SELECTED PASSAGE
++++
Another set of warning signs: they don't do Scrum meetings, which are simple heartbeats in the morning ("Still working on story 9. Nothing's blocking me" "Working on story 4, I'll need to talk to Mike to get this resolved, Mike, can we meet after?") and turn them into "status meetings". They don't meet every two weeks to see what went right and what went wrong, and improve their process ("talking to the client let us work out how to do this faster", "we didn't find that three people working per team was as efficient as four people per team") but instead do "root cause analysis" meetings. "Okay, here's how Mitch fucked up the multi-select, let's go do a code reivew and tell him everything he did wrong.")

There's actually a joke in Agile culture about "Agile baseball". The manager says "well, we tried playing baseball, but only one person gets to bat? Half the team's just standing there? Huh. That didn't really work for our team. Lot of people standing around doing nothing. So what we decided instead was rather than set it up as a DIAMOND, with bases, we'd just have everyone stand on a line and everyone gets to bat at the same time. Of course - um, this meant there was nobody to throw the ball, so we just had guys throw their own ball in the air and then hit it themselves. Of course, it meant that they'd have to go out and get their ball back, and anyway with all those balls being hit, running the bases seemed like a stupid idea given you had to go get your own ball back - took too much time to run the bases, go out and get your ball, come back. And Sandra was knocked out by Paul's line drive. Anyway, we couldn't figure out how to score it, it's just stupid and unworkable, so we went back to playing soccer."
++++
SUPPLIED ENTRIES
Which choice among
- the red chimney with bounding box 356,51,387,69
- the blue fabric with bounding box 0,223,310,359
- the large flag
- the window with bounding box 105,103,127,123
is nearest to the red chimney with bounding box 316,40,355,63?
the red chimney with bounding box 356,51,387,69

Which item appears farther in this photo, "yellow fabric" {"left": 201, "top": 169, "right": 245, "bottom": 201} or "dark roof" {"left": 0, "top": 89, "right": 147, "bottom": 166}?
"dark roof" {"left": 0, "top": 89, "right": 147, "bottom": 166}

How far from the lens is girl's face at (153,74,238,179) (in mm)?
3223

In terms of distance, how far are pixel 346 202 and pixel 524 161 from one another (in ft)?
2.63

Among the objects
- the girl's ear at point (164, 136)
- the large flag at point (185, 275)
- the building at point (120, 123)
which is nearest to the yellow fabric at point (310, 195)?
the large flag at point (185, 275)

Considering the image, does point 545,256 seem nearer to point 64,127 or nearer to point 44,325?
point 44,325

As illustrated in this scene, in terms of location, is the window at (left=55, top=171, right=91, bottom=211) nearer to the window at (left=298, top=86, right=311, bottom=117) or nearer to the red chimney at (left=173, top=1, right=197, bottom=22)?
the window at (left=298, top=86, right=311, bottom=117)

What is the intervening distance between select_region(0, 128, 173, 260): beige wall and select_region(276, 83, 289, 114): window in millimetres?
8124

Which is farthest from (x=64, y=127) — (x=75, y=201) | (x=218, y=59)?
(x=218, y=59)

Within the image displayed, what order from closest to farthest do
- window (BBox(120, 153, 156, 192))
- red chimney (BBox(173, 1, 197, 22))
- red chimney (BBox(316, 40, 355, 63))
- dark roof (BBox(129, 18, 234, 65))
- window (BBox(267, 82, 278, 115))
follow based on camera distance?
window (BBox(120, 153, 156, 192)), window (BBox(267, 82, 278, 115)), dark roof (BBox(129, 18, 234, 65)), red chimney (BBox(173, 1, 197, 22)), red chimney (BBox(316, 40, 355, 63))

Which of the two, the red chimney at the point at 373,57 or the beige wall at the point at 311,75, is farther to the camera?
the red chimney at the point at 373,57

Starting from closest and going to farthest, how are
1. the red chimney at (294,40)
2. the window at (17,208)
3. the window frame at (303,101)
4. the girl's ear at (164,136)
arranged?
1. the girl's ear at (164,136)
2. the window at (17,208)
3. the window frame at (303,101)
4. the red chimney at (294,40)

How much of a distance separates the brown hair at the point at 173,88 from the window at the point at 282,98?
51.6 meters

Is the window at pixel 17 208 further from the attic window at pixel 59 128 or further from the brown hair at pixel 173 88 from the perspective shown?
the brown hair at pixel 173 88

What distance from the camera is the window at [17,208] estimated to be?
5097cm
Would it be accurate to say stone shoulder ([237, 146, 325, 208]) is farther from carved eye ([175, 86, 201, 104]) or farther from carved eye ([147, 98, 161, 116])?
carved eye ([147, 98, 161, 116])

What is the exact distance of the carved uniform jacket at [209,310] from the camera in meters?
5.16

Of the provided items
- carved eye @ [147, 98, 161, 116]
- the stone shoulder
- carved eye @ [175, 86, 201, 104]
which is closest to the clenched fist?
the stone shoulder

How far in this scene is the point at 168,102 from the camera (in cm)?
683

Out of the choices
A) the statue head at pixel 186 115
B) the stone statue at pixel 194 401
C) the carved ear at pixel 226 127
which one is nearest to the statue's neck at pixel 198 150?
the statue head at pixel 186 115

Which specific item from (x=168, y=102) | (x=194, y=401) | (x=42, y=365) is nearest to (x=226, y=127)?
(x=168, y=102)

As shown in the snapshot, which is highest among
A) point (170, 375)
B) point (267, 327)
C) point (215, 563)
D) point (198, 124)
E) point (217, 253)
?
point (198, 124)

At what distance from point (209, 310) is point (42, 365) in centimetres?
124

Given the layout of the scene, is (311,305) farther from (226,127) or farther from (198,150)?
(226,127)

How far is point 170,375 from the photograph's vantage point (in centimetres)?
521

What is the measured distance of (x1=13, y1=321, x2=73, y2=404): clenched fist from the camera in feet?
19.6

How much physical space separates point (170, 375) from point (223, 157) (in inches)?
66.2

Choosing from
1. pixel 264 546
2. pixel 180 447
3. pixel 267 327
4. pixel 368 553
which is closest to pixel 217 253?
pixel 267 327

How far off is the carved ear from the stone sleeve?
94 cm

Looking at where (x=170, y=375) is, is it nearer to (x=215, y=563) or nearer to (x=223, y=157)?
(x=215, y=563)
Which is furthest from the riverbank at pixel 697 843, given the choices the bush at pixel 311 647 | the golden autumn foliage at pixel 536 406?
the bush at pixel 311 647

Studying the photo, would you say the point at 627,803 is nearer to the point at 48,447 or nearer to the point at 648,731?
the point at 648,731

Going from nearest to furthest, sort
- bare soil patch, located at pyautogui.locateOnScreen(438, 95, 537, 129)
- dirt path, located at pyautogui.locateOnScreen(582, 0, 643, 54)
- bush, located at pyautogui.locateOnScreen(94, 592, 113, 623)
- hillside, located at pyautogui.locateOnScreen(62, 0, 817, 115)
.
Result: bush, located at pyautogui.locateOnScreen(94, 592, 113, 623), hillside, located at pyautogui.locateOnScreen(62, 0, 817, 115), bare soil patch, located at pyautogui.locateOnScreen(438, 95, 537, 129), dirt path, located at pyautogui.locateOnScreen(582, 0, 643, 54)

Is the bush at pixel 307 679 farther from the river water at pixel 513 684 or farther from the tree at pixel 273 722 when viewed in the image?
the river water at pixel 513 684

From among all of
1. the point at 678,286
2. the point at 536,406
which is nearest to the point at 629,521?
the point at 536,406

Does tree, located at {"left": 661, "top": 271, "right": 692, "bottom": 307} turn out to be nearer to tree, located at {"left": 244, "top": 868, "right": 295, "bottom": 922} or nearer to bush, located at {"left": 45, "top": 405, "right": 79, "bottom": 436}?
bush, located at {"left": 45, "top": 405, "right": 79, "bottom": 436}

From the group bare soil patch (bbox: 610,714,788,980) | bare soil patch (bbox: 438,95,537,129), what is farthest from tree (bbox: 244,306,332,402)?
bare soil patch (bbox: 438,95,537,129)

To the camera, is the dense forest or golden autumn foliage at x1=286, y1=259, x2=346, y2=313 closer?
++++
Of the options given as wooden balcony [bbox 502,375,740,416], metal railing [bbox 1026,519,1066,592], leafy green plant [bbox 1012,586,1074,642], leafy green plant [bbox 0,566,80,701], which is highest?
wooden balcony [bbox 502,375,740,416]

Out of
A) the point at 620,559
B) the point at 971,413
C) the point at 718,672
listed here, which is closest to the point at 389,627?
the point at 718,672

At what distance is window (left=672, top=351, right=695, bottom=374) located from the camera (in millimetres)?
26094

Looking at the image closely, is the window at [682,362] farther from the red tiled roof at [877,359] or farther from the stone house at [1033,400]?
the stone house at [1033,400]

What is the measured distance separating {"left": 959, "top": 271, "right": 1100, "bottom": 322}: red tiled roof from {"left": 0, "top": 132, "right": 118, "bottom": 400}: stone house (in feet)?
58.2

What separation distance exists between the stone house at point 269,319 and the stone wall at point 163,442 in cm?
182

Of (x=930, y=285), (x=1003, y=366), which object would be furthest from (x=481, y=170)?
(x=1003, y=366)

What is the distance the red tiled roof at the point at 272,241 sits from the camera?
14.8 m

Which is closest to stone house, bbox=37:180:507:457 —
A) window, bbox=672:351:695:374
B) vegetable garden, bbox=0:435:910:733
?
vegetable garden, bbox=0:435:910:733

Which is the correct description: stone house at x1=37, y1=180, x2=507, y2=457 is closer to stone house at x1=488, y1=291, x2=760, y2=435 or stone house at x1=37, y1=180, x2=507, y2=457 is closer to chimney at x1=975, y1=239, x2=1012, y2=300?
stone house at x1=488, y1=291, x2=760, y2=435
++++
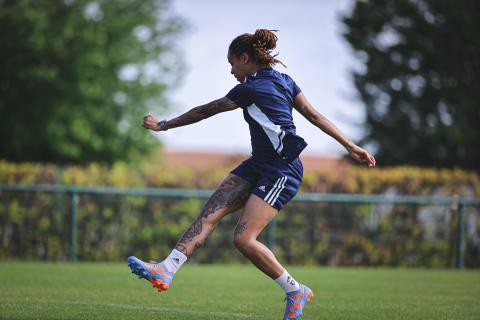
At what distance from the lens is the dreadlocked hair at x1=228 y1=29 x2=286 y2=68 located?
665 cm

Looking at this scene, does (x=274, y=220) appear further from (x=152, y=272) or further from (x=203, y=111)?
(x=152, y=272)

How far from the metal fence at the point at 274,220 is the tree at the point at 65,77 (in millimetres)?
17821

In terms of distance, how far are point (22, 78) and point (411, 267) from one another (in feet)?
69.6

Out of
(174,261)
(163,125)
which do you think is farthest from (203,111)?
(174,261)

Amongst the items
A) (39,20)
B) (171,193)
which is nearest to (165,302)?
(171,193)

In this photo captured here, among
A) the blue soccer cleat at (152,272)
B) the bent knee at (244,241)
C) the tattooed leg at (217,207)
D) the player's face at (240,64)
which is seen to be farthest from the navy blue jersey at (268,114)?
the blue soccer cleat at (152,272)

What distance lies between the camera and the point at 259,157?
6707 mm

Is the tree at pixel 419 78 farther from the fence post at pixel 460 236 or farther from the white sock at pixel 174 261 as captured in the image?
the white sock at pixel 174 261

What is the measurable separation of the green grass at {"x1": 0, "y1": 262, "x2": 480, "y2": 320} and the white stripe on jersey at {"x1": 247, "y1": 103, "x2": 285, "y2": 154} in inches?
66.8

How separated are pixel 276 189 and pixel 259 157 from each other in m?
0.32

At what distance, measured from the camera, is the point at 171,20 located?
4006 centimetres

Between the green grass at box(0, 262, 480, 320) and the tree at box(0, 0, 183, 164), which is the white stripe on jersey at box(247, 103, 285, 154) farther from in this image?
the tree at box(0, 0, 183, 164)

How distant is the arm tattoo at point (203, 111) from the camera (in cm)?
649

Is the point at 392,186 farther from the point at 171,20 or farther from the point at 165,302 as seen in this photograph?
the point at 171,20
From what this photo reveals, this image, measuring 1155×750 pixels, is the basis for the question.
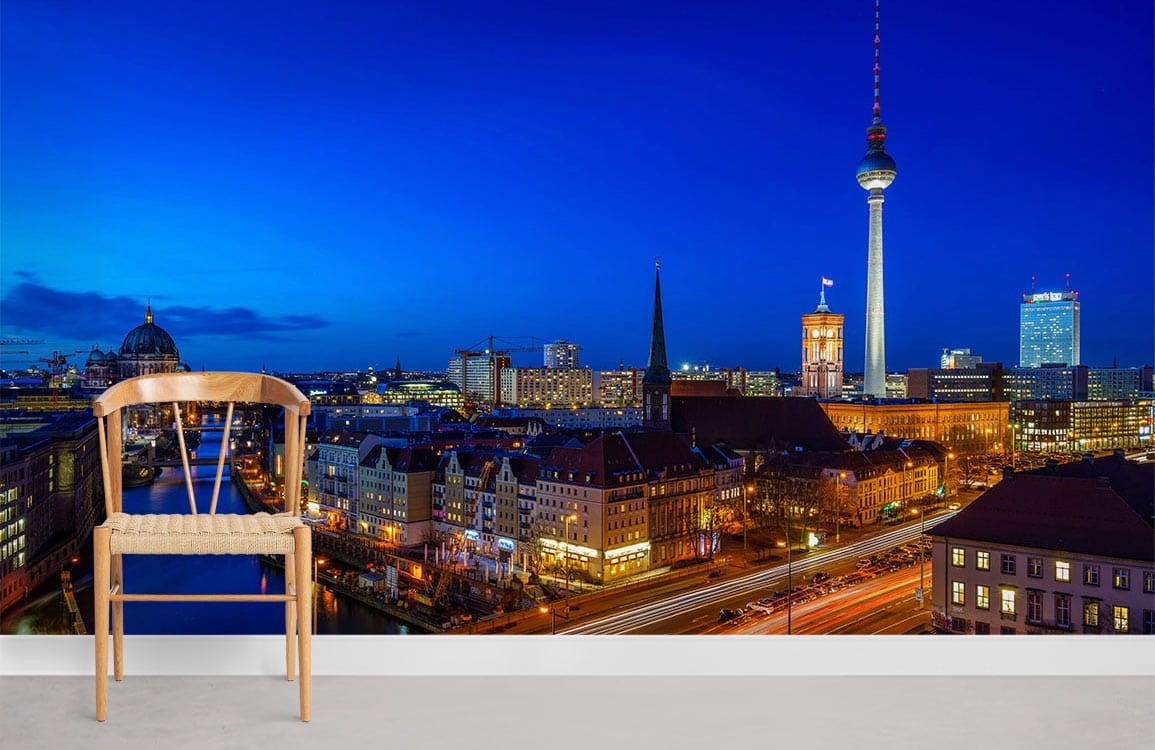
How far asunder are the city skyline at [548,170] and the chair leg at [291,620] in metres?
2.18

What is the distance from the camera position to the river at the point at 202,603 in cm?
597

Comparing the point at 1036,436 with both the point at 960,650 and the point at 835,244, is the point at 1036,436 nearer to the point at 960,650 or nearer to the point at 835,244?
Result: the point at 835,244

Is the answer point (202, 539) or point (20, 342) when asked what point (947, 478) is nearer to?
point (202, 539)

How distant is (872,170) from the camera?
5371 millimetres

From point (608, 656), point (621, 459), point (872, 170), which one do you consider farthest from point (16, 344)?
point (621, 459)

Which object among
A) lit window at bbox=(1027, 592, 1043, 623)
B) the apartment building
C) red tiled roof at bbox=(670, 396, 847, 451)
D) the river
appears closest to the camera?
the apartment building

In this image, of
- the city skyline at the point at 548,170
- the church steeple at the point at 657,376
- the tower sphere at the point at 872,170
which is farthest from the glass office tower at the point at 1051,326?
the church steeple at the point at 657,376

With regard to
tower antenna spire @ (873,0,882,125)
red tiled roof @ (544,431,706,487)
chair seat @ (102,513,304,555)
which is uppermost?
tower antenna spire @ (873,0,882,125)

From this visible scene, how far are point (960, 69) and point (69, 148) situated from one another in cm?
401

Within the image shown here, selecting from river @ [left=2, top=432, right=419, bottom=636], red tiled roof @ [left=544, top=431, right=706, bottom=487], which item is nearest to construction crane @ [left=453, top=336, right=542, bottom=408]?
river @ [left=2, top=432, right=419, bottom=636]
++++
WHAT IS ASKED
A – In the passage on Agile practices, what meetings do the teams hold instead of meeting every two weeks to review what went right and wrong?
B – Translate this sentence from the passage on Agile practices into Spanish: "There's actually a joke in Agile culture about "Agile baseball"."
C – Carry on writing the passage on Agile practices, picking up after its last sentence.
The records come from a different source than the passage.

EXERCISE RESULTS
A – They hold "root cause analysis" meetings.

B – De hecho, existe un chiste en la cultura Agile sobre el "béisbol Agile".

C –
But then again, company process is often like scar tissue: it builds up over problems and preserves people's jobs. Many a useless employee is perfectly happy to spend years and years at Big Technology Corporation happily filling in reports and taking his coffee mug to meetings, and nobody ever seems to notice that his time is spent doing things that relate in no way to the company making money.